А просто — станцевать адажио в полножки, — да так, чтобы в каждом, даже едва обозначенном движении, рождалась энергия и точность. Поканифолила балетные туфли, кивнула концертмейстеру, и вот на голой сцене расцветает легендарный, невообразимо родной её образ, напевающий вполголоса о несказанном и несбыточном счастье…

Надя к кулисе прильнула, смотрит не насмотрится на свое божество. И вдруг в памяти поднялось:

О, я хочу безумно жить;
Все сущее — увековечить,
Безличное — вочеловечить,
Несбывшееся — воплотить!

Где вы, Александр Блок, вы видите это? — взмолилась она. — Эти последние, замирающие на рубеже пластические мелодии века, который вы так нечаянно напророчили…

Вочеловечить сущее… А если это вообще возможно, какое искусство осмелится? Анна, какое? Вот сейчас твои руки вздохнут и устремятся ввысь подальше от юдоли земной — поближе к небу… Вот сейчас ты разогреешься и начнешь — и в танце твоем, в твоей красоте, осознающей тайну свою — тайну вечной женственности, воплотится взлет века, взлет времени — его трагическая поэзия, которую ты словно бы впитала в себя, вместила в душе… И эта боль, одухотворенная и живая, сотворила твой сценический образ.

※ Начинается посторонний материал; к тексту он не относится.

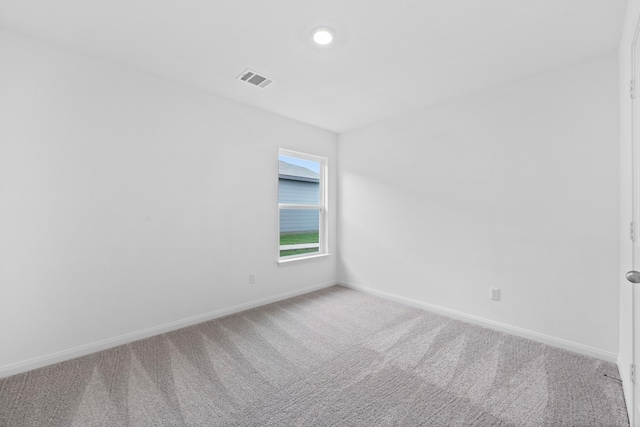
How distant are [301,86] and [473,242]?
2.48 meters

У Нади вдруг задрожали губы.

— Ну почему, — прошептала она почти беззвучно, уткнувшись носом в кулису, — почему все так? Почему она — Анна Федорова — уникальная, единственная, оказалась вдруг не нужна… А эти шелестящие бездари — они тут, они к месту. Почему такое вообще возможно? Почему талант всю свою жизнь, — часто недолгую, — должен расшибаться в кровь, доказывая свою необходимость и правоту? И неизменно утыкаться в бетонную стену молчания сплоченного большинства…

Там, на доске объявлений, был вывешен состав завтрашнего спектакля, специально поставленного для Федоровой. Этот спектакль — последний. Снят с репертуара. Об этом Надя узнала сегодня утром, переодеваясь на класс. Неужели завтра ОНА будет танцевать в Большом в последний раз? Воплощенная въяве гармония, которую изгнали из родного театра… Какая боль!

Надя вся напряглась, почувствовала как заломило в висках, в глазах потемнело, как будто она резко нагнулась после тяжелого гриппа, а потом так же резко выпрямилась. Умом она понимала, что Федорова больше в театре не работает. Но теперь, увидев её, репетирующую в одиночестве свой последний спектакль, Надя не выдержала — что-то в ней надломилось… она ждала слез… их не было. Была только сухость. Иссушенная холодная пустота.

Надя замечала эту стылую отстраненность и в Федоровой — та всегда была очень немногословной, сдержанной на эмоции, а теперь вся ушла в себя казалось, мира для неё больше не существует… Осталась только полыхающая, раскаленная добела работа духа, работа мысли, — крайняя степень внутренней сосредоточенности, недоступная никому из тех, кто мог физически приблизиться к ней.